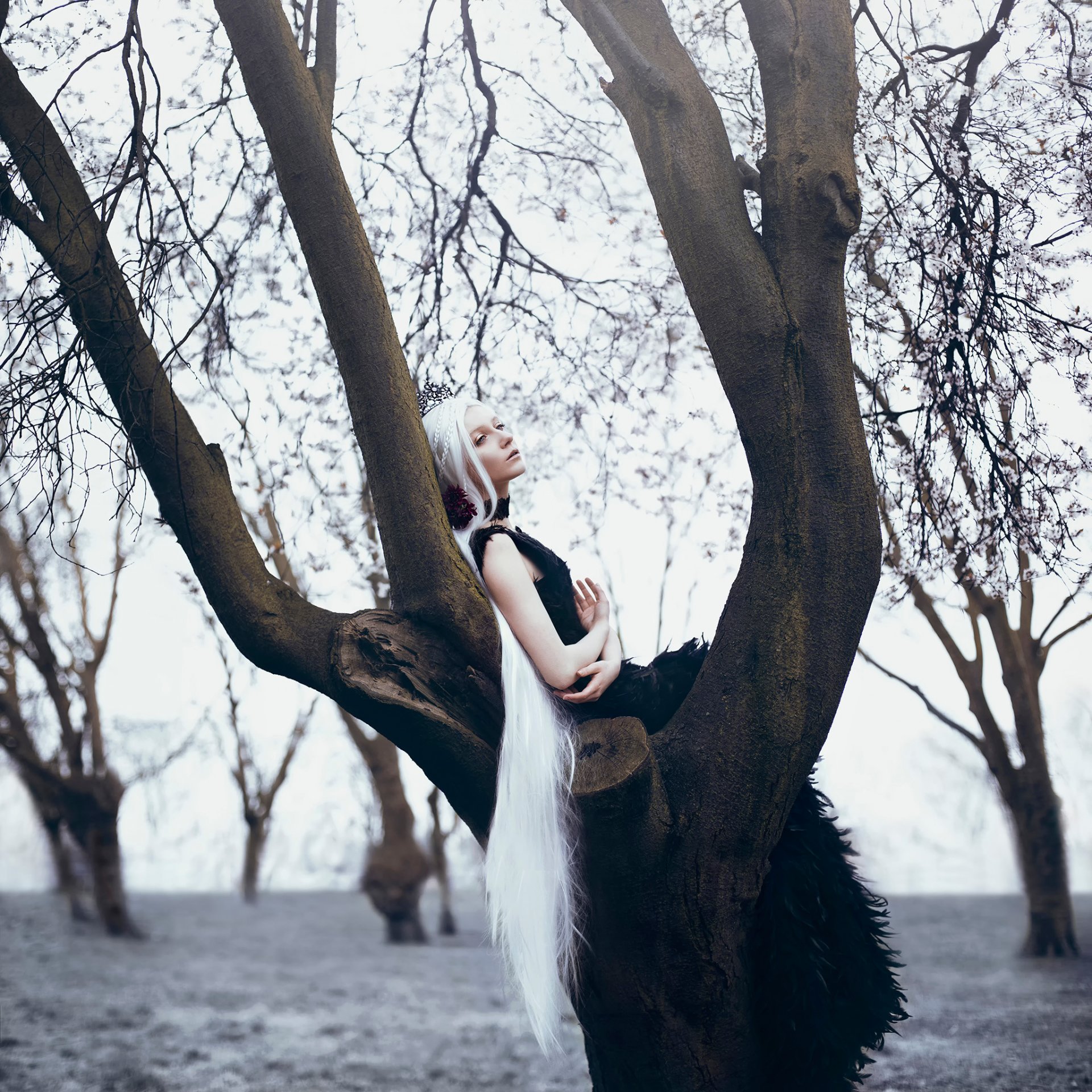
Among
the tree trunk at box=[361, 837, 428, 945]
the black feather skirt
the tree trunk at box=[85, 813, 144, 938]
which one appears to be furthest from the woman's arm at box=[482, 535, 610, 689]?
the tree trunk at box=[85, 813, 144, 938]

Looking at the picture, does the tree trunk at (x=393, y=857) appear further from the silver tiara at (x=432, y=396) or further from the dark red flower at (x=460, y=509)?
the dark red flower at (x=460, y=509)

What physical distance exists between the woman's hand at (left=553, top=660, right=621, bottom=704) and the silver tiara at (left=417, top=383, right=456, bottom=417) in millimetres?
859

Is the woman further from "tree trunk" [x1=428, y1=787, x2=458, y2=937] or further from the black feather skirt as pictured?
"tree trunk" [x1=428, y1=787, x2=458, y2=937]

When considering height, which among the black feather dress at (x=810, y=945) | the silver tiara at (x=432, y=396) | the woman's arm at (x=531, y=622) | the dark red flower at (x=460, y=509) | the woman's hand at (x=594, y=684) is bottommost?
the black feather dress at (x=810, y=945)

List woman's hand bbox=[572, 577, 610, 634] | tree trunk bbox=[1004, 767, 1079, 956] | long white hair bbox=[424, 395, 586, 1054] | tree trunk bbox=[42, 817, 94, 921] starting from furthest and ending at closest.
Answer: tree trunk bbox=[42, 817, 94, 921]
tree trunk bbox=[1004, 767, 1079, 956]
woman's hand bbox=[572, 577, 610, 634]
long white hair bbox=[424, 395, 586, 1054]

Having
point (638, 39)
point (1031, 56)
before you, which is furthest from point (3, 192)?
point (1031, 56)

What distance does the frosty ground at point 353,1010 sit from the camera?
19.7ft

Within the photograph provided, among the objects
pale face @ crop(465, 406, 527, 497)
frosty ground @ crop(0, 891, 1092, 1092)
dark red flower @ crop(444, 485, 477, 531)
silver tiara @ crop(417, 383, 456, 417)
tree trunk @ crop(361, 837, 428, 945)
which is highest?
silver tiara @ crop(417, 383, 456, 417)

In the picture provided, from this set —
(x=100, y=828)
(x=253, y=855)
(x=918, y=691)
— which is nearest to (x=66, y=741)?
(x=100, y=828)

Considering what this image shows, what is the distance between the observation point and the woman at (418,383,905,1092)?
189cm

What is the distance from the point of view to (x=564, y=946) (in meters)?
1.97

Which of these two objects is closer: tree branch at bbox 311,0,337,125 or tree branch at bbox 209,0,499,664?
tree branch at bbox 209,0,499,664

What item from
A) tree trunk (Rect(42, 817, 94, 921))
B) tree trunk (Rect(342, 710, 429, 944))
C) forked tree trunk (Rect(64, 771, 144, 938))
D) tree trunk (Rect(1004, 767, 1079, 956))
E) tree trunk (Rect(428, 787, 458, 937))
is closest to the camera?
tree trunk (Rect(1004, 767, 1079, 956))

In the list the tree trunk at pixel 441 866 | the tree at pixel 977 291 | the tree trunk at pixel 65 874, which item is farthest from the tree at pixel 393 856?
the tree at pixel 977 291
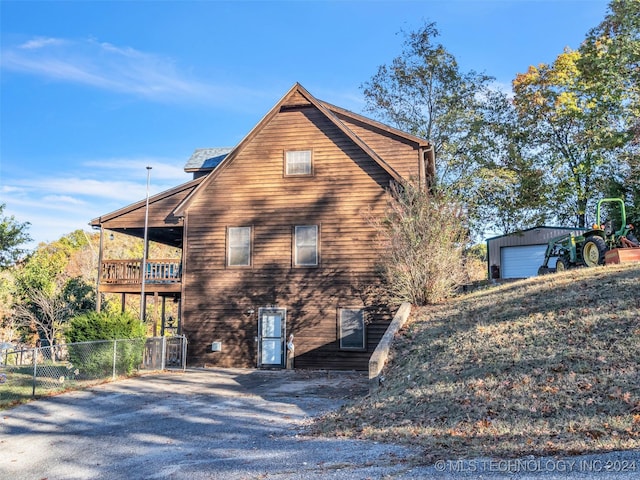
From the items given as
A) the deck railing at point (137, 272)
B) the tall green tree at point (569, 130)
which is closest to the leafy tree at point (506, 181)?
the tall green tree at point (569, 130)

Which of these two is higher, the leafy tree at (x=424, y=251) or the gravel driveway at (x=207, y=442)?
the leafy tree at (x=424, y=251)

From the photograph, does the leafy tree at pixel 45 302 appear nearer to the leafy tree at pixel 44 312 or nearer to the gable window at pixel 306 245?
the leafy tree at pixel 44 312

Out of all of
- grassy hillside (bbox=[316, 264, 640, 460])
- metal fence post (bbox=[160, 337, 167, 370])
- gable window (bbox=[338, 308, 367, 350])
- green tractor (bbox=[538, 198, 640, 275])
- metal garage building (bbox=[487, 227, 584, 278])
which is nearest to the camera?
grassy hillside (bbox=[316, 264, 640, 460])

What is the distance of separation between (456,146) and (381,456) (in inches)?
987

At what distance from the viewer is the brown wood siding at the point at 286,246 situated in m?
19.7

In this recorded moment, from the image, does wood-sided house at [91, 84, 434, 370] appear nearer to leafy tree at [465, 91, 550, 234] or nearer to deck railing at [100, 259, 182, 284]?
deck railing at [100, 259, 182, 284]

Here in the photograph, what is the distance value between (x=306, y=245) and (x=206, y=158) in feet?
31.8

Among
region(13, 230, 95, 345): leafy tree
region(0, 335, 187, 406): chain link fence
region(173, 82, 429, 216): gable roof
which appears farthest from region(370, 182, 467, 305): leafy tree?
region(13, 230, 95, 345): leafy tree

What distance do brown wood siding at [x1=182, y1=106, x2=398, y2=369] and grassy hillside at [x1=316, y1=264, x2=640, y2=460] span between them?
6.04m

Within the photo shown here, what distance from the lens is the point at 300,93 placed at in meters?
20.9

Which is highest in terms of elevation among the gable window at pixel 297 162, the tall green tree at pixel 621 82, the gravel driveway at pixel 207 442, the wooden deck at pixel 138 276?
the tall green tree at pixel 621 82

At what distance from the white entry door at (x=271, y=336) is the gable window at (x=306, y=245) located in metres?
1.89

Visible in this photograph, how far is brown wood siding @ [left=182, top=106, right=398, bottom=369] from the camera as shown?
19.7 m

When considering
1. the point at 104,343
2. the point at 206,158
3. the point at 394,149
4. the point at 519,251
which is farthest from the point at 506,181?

Your task — Make an exact copy of every record, pictures excluded.

Result —
Among
the tree trunk at box=[361, 837, 428, 945]
the black feather skirt
the tree trunk at box=[85, 813, 144, 938]
which one appears to be furthest from the woman's arm at box=[482, 535, 610, 689]?
the tree trunk at box=[85, 813, 144, 938]

Looking at the picture, does the tree trunk at (x=393, y=857) appear further from the silver tiara at (x=432, y=396) or further from the dark red flower at (x=460, y=509)?
the dark red flower at (x=460, y=509)

What physical distance exists between the woman's hand at (left=553, top=660, right=621, bottom=704) and the silver tiara at (left=417, top=383, right=456, bottom=417) in millimetres?
859

Is the woman further from "tree trunk" [x1=428, y1=787, x2=458, y2=937] or further from the black feather skirt as pictured?
"tree trunk" [x1=428, y1=787, x2=458, y2=937]

When considering height, which among the black feather dress at (x=810, y=945) | the silver tiara at (x=432, y=396) | the woman's arm at (x=531, y=622) | the dark red flower at (x=460, y=509) | the woman's hand at (x=594, y=684) is bottommost?
the black feather dress at (x=810, y=945)

List woman's hand bbox=[572, 577, 610, 634] | tree trunk bbox=[1004, 767, 1079, 956] | long white hair bbox=[424, 395, 586, 1054] | tree trunk bbox=[42, 817, 94, 921] starting from furthest and ending at closest.
Answer: tree trunk bbox=[42, 817, 94, 921]
tree trunk bbox=[1004, 767, 1079, 956]
woman's hand bbox=[572, 577, 610, 634]
long white hair bbox=[424, 395, 586, 1054]

Having
point (638, 39)
point (1031, 56)
before you, which is furthest from point (3, 192)?
point (1031, 56)

What distance does the frosty ground at point 353,1010 sit from the camera?
19.7ft

Within the photograph provided, among the objects
pale face @ crop(465, 406, 527, 497)
frosty ground @ crop(0, 891, 1092, 1092)
dark red flower @ crop(444, 485, 477, 531)
silver tiara @ crop(417, 383, 456, 417)
tree trunk @ crop(361, 837, 428, 945)
which is highest?
silver tiara @ crop(417, 383, 456, 417)

In the picture provided, from this set —
(x=100, y=828)
(x=253, y=855)
(x=918, y=691)
— which is nearest to (x=66, y=741)?
(x=100, y=828)

Considering what this image shows, what is the distance between the observation point and the woman at (418,383,905,1092)?
189cm

What is the distance from the point of view to (x=564, y=946) (in meters)?
1.97

Which of these two objects is closer: tree branch at bbox 311,0,337,125 or tree branch at bbox 209,0,499,664?
tree branch at bbox 209,0,499,664

What item from
A) tree trunk (Rect(42, 817, 94, 921))
B) tree trunk (Rect(342, 710, 429, 944))
C) forked tree trunk (Rect(64, 771, 144, 938))
D) tree trunk (Rect(1004, 767, 1079, 956))
E) tree trunk (Rect(428, 787, 458, 937))
is closest to the camera?
tree trunk (Rect(1004, 767, 1079, 956))

In the list the tree trunk at pixel 441 866 | the tree at pixel 977 291 | the tree trunk at pixel 65 874, which item is farthest from the tree at pixel 393 856?
the tree at pixel 977 291
From the items given as
A) the deck railing at point (137, 272)
B) the tall green tree at point (569, 130)
which is closest to the leafy tree at point (506, 181)?
the tall green tree at point (569, 130)

Which of these two is higher, the leafy tree at (x=424, y=251) or the gravel driveway at (x=207, y=442)?
the leafy tree at (x=424, y=251)

From the photograph, does the leafy tree at pixel 45 302 appear nearer to the leafy tree at pixel 44 312 or nearer to the gable window at pixel 306 245?
the leafy tree at pixel 44 312

Out of all of
- grassy hillside (bbox=[316, 264, 640, 460])
- metal fence post (bbox=[160, 337, 167, 370])
- gable window (bbox=[338, 308, 367, 350])
- green tractor (bbox=[538, 198, 640, 275])
- metal garage building (bbox=[487, 227, 584, 278])
which is nearest to the camera?
grassy hillside (bbox=[316, 264, 640, 460])

What is the distance of separation between (456,146) and (381,456) (in inches)?
987

At what distance from the viewer is the brown wood siding at the point at 286,246 situated in m?
19.7

In this recorded moment, from the image, does wood-sided house at [91, 84, 434, 370] appear nearer to leafy tree at [465, 91, 550, 234] or nearer to deck railing at [100, 259, 182, 284]?
deck railing at [100, 259, 182, 284]

Here in the photograph, what is the distance value between (x=306, y=245) and (x=206, y=158) in feet?
31.8

Among
region(13, 230, 95, 345): leafy tree
region(0, 335, 187, 406): chain link fence
region(173, 82, 429, 216): gable roof
which appears farthest from region(370, 182, 467, 305): leafy tree?
region(13, 230, 95, 345): leafy tree

What distance do brown wood siding at [x1=182, y1=106, x2=398, y2=369] and grassy hillside at [x1=316, y1=264, x2=640, y2=460] span between them?
6.04m

Within the photo shown here, what distance from the lens is the point at 300,93 placed at in meters?
20.9

Which is highest in terms of elevation among the gable window at pixel 297 162, the tall green tree at pixel 621 82, the gravel driveway at pixel 207 442, the wooden deck at pixel 138 276?
the tall green tree at pixel 621 82

At what distance from the white entry door at (x=271, y=336) is the gable window at (x=306, y=245) located in metres?
1.89

Visible in this photograph, how far is brown wood siding @ [left=182, top=106, right=398, bottom=369] from the camera as shown?
19.7 m

When considering
1. the point at 104,343
2. the point at 206,158
3. the point at 394,149
4. the point at 519,251
which is farthest from the point at 506,181?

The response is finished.